Saturday, February 9, 2019

Pivotal Points in Islam’s Assault on Europe: When Did the Tide Turn?

Historians debate about exactly when it became clear that Europe would not collapse under the weight of ongoing Muslim attacks. In 711 A.D., Islam made its first major invasion into Europe, conquering most of Spain.

“The notion of historical turning points has proved irresistible: especially, of late, the watershed between expansionist Islam and” defensive Europe, as historian Colin Thubron writes. The decisive turning point could have been the Battle of Tours, or the fighting around Vienna. Both battles featured outnumbered European defenders offering brave, and ultimately successful, resistance to invading Muslim troops:

This crucial event has been assigned inter alia to the Battle of Tours in 732, where the Frankish leader Charles Martel turned back the Moorish army flooding across France, and variously to the siege and the Battle of Vienna (in 1529 and 1683), which checked the Ottoman advance into Eastern Europe.

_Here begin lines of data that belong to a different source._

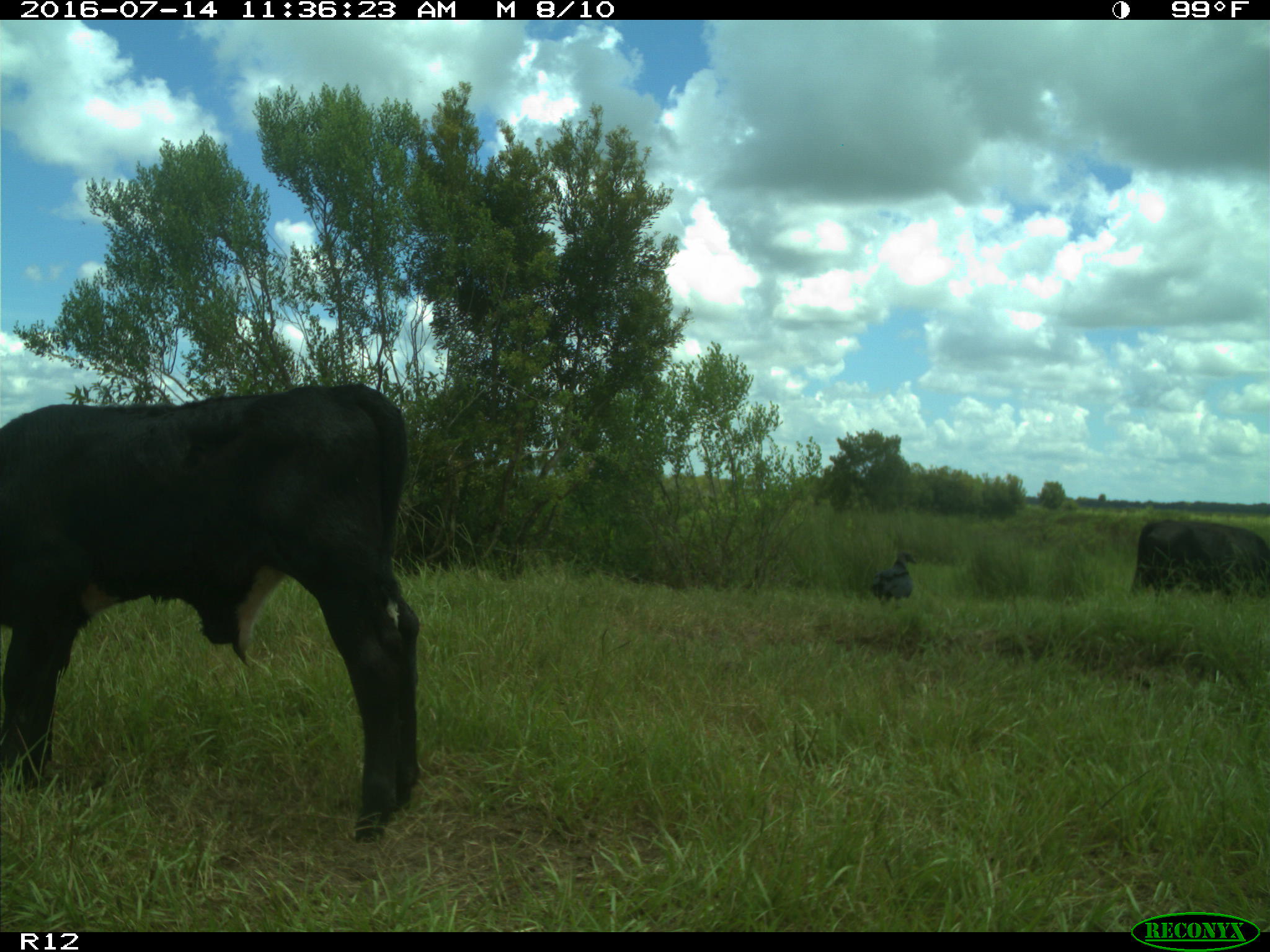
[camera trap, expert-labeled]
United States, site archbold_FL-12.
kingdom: Animalia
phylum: Chordata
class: Mammalia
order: Artiodactyla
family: Bovidae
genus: Bos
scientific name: Bos taurus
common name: domestic cow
Bos taurus (domestic cow).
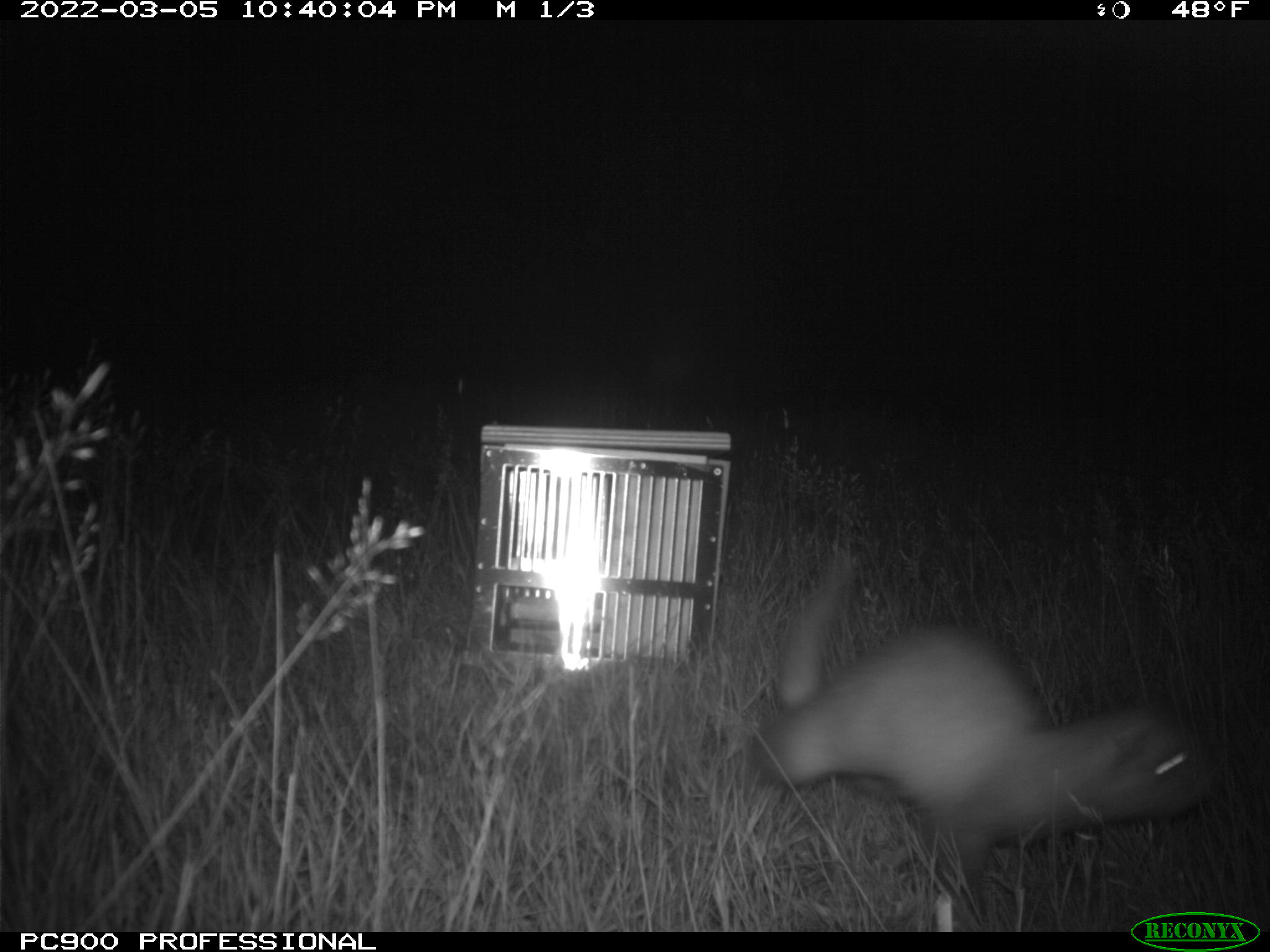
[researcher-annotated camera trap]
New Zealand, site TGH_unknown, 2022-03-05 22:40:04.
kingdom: Animalia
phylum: Chordata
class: Mammalia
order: Carnivora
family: Mustelidae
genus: Mustela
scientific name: Mustela furo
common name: ferret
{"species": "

So which is it? Tours or Vienna? When was that moment at which it was clear or inevitable that Europe would survive, and that Islam would fail to destroy Europe?

The Battle of Tours was certainly significant: Charles Martel turned back the Muslim army which had been flooding across France.

The fighting around Vienna was also significant: the defending Europeans stopped the Islamic advance into eastern Europe.

Colin Thubron offers a third option. The big turning point might have happened in the Mediterranean, at Malta and at Lepanto. To understand the military actions at those two places, a bit of background is necessary. The setting takes place between

1565 and 1571, when the Ottoman Turks pushed westward across the Mediterranean. Their empire was then at its height. They had absorbed Egypt and almost the whole North African littoral; to the east they were battering on Persia, to the north threatening Vienna. Over the Mediterranean itself — ancient Rome’s “center of the world” — the imperial Turkish navies and their corsair auxiliaries were spreading terror down the coasts of Italy and even Spain. But lying strategically across their path, in a pendant below Sicily, was the tiny island of Malta.

From Malta “the Knights of St. John, soldier-monks” offered resistance to the Muslim navies.

In those years, Islam had expanded westward across the Mediterranean; the Muslim navies attacked the coasts of Italy and Spain.

Malta was one small point of resistance, a place which refused to allow Islamic armies to invade and occupy.

The great turning-point in the Mediterranean may have happened at two points of resistance: Lepanto and Malta.

Malta’s survival of the great Ottoman siege in 1565 was to become one of the redemptive epics of Christendom. And a greater one was to follow. In 1571 the western Mediterranean powers — Spain, Venice, the Papacy — united at last in fear, put an end to Turkish maritime expansion at the horrifying Battle of Lepanto.

The Muslim siege on Malta in 1565 and the Muslim attack at Lepanto in 1571 were two major military offensives. Again the Europeans were outnumbered and on the defensive. Their survival showed that Europe refused to collapse in the face of attacking Muslim troops.